▸ **Pictures with short captions**
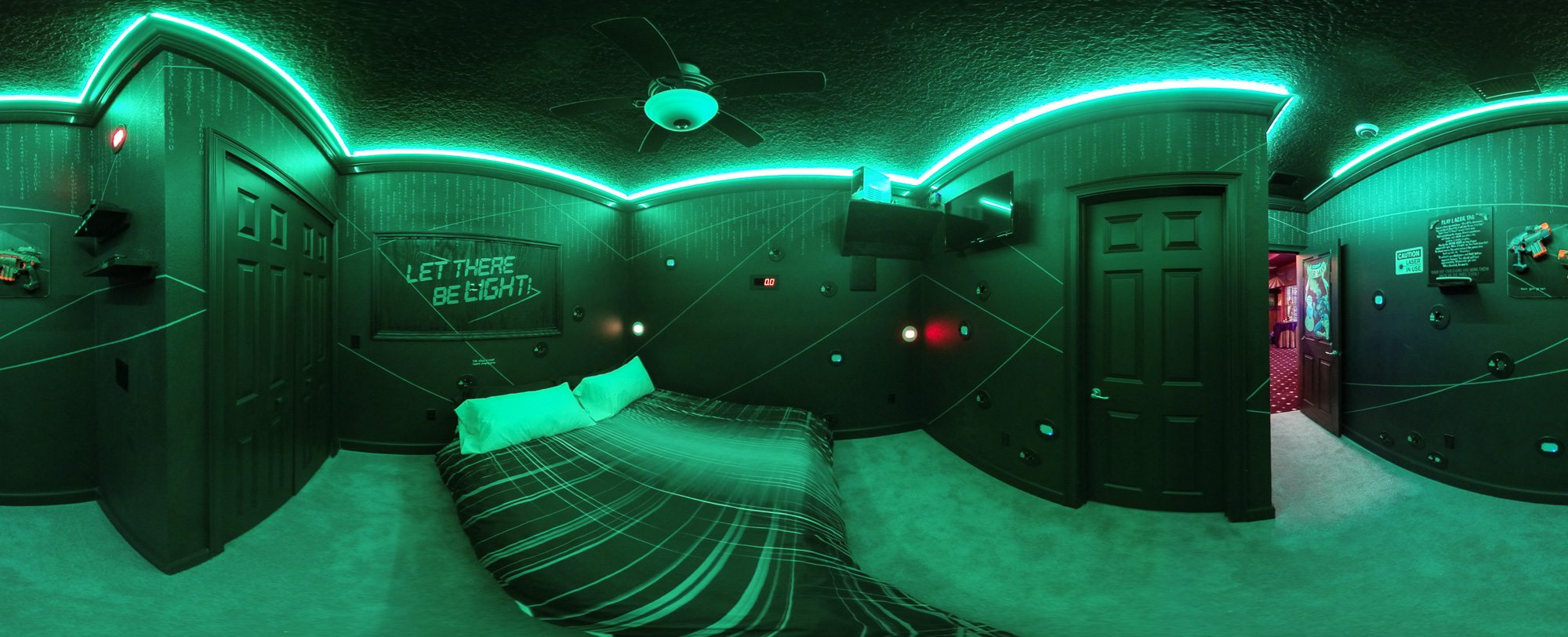 Vacation rental home for family reunions.... with laser tag - The Milky Way Galaxy Room at Sweet Escape House in Clermont FL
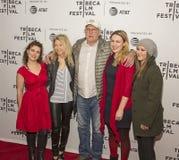 Aktrins Nikki Blonsky Joins Chevy Chase och familjen för ` Dog års`-rastrering på den Tribeca filmfestivalen 2017 Arkivfoton
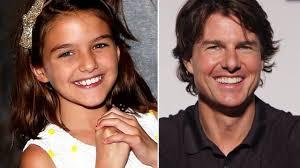 Tom Cruise shock, l'attore rifiuta la figlia Suri:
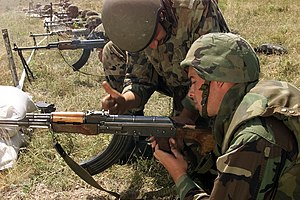 Squad automatic weapon - A Romanian soldier instructs a U.S. marine in clearing an RPK, a squad automatic weapon variant of the AKM.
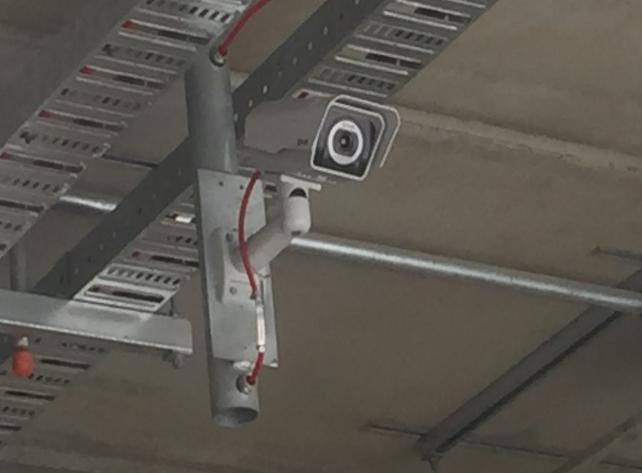 4 Camera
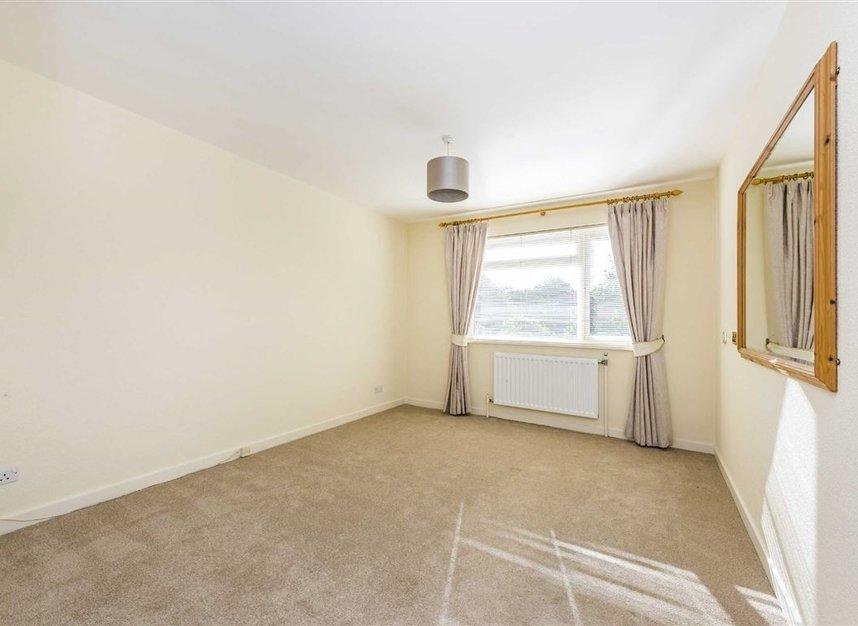 Properties to let in Courtlands - TW10 5BB view4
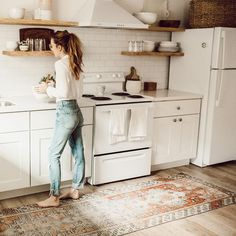 love this patterned rug by the sink.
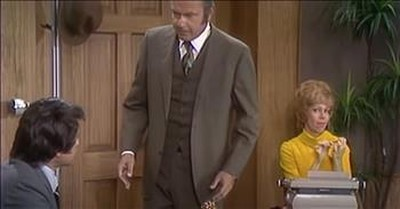 People in the Background Steal The Scene on The Carol Burnett Show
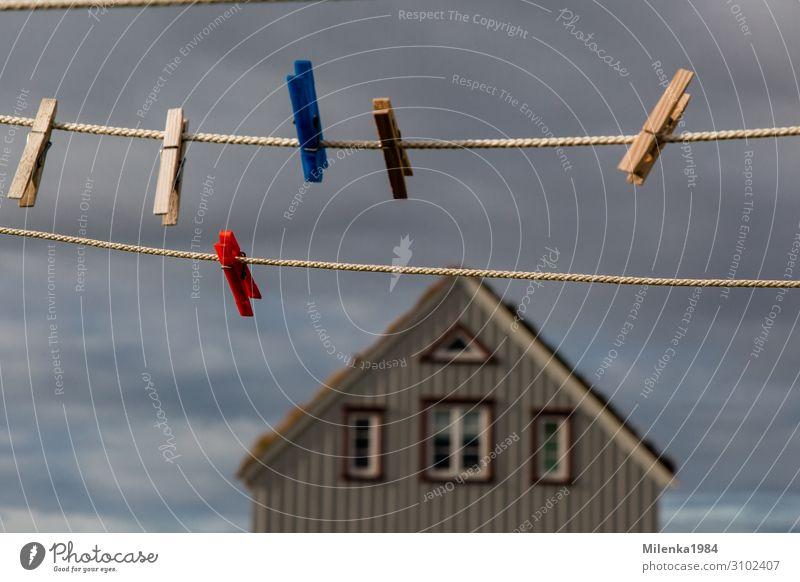 keine Wäsche Nebel Umwelt Wäscheleine Wäscheklammern Haus Himmel Wolken Island Norden Farbfoto Außenaufnahme Menschenleer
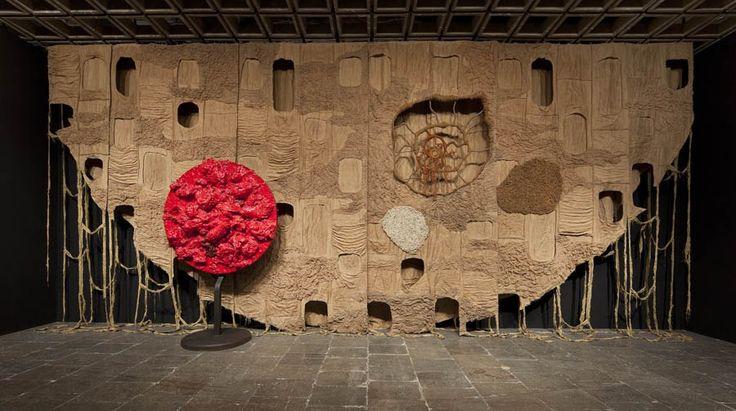 """Piotr Uklański, """"Bez tytułu"""" (The Year We Made Contact), 2010, widok instalacji, Whitney Biennale, Whitney Museum, Nowy Jork, 2010, dzięki uprzejmości artysty, fot. Zachęta Narodowa Galeria Sztuki"""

▸ **What the exercise asks**
A faithful copy of each entry is required, and no picture may be carried into it.

▸ **Expected output**
 Vacation rental home for family reunions.... with laser tag - The Milky Way Galaxy Room at Sweet Escape House in Clermont FL
 Aktrins Nikki Blonsky Joins Chevy Chase och familjen för ` Dog års`-rastrering på den Tribeca filmfestivalen 2017 Arkivfoton
 Tom Cruise shock, l'attore rifiuta la figlia Suri:
 Squad automatic weapon - A Romanian soldier instructs a U.S. marine in clearing an RPK, a squad automatic weapon variant of the AKM.
 4 Camera
 Properties to let in Courtlands - TW10 5BB view4
 love this patterned rug by the sink.
 People in the Background Steal The Scene on The Carol Burnett Show
 keine Wäsche Nebel Umwelt Wäscheleine Wäscheklammern Haus Himmel Wolken Island Norden Farbfoto Außenaufnahme Menschenleer
 """Piotr Uklański, """"Bez tytułu"""" (The Year We Made Contact), 2010, widok instalacji, Whitney Biennale, Whitney Museum, Nowy Jork, 2010, dzięki uprzejmości artysty, fot. Zachęta Narodowa Galeria Sztuki"""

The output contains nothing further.